The unemployment rate for young Chinese aged 16 to 24 thus reached a new record in June, at 21.3%.

The general figure is stable from one month to the next (5.2%) but it only takes into account the unemployed counted in the big cities.

Retail sales, the main indicator of household consumption, experienced a further downturn in June.

The indicator is certainly up over one year (+3.1%) but this rate is much lower than that of May (12.7%).

“Consumption remains a driver of the recovery,” economist Erin Xin of HSBC bank told AFP.

“In certain sectors, in particular services, the recovery has been particularly strong” despite “lower” spending than before the pandemic, nuance Ms. Xin.

– “Skepticism” –

Rare improvement among the indicators published on Monday: industrial production rose in June (4.4%), against 3.5% the previous month.
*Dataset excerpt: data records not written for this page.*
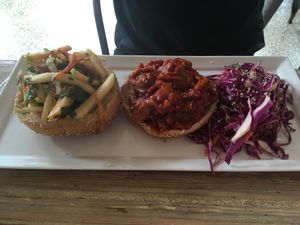 BBQ burger  at Seed - Faubourg Lafayette in New Orleans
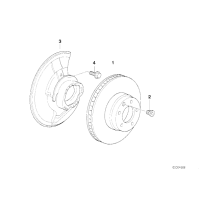 Tarcza hamulcowa przód BMW E70 E70N X5 3,0d 3,0sd 3,0si 4,8i 35iX 40dX 40iX - 34116793244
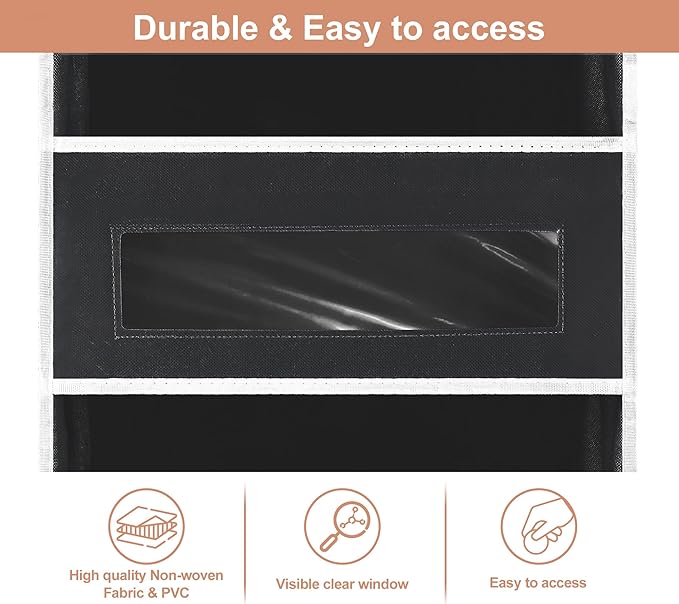 2 Packs 5-Tier Over the Door Storage Organizer - Image 5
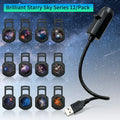 USB Galaxy Projector Night Light – 360° Gooseneck Star Lamp Galaxy Projector Lamp PLUSH Starry Sky series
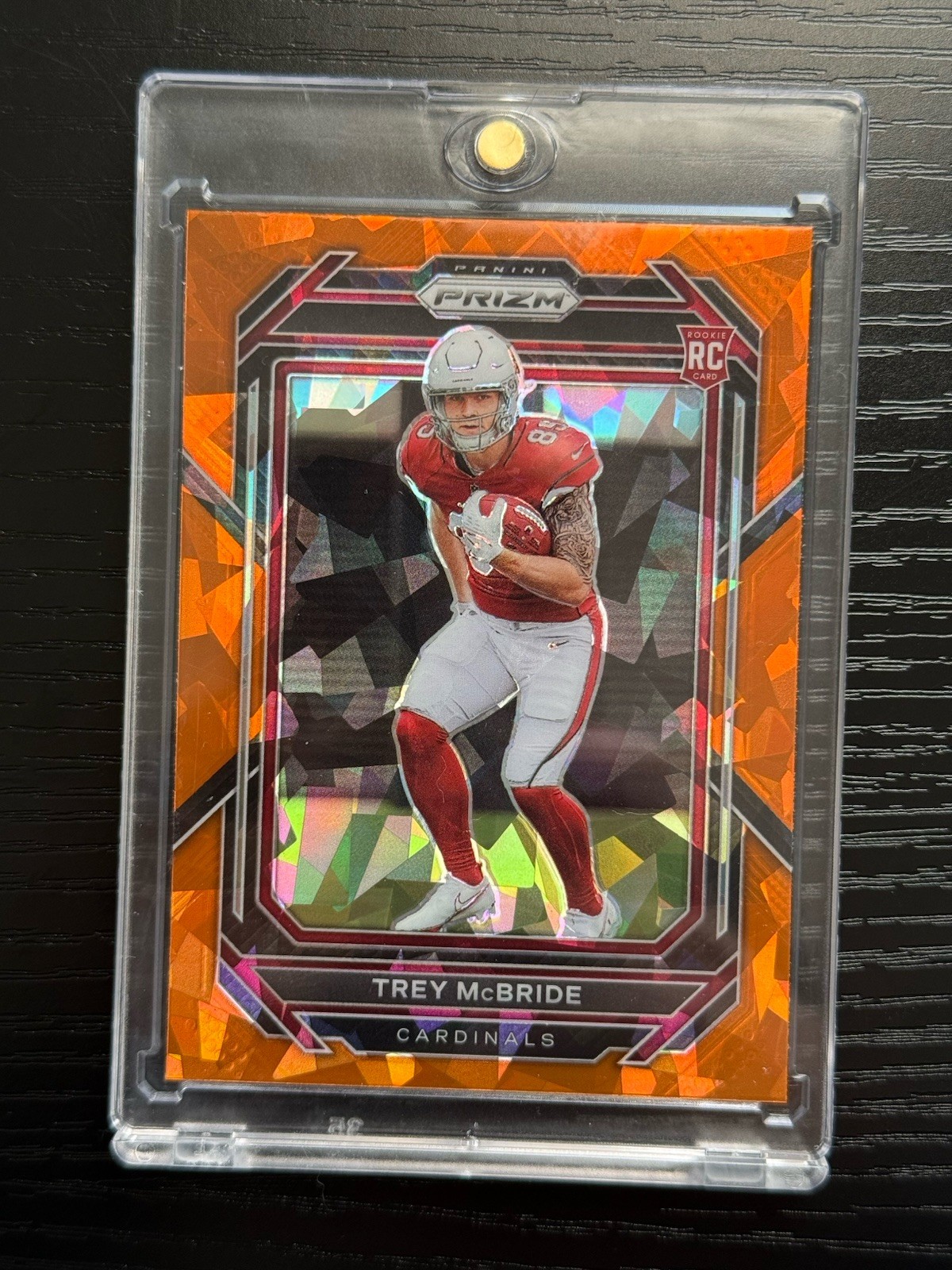 2022 Panini Prizm - Rookies Trey McBride #327 Orange Ice Prizm (RC)
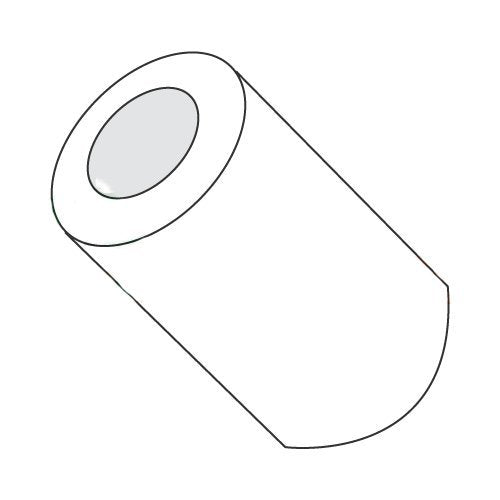 1/2' OD Round Spacers / #10 x 3/8' / Nylon/Outer Diameter: 1/2' / Hole Size: #10 / Length: 3/8' (Carton: 1,000 pcs)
Analysts were counting on a more moderate pace (2.5%) of this indicator which gives an overview of activity in the industrial sector.

The official figure for growth in China, eminently political and subject to caution, is nevertheless still closely scrutinized given the weight of the second largest economy in the world.

China is aiming for around 5% growth this year, a target that could be difficult to achieve, however, Chinese Premier Li Qiang has warned.

We must “be psychologically prepared to see other signs of serious deterioration in the Chinese economy”, warn analysts from SinoInsider, a firm specializing in China based in the United States.

And to emphasize that the real estate sector, long an engine of the Chinese economy, remains mired in a crisis, which threatens the survival of developers.

This is why, we must “be skeptical of official data”, according to SinoInsider.

To stimulate activity, the central bank has made several rate cuts in recent weeks, at a time when many economists are pleading more for a stimulus plan.

The authorities are currently favoring targeted measures and are refusing to launch such a plan, which would deepen the debt.

New measures on a case-by-case basis are to be expected in terms of “taxation, for housing and consumption”, anticipates economist Lisheng Wang, of the American investment bank Goldman Sachs.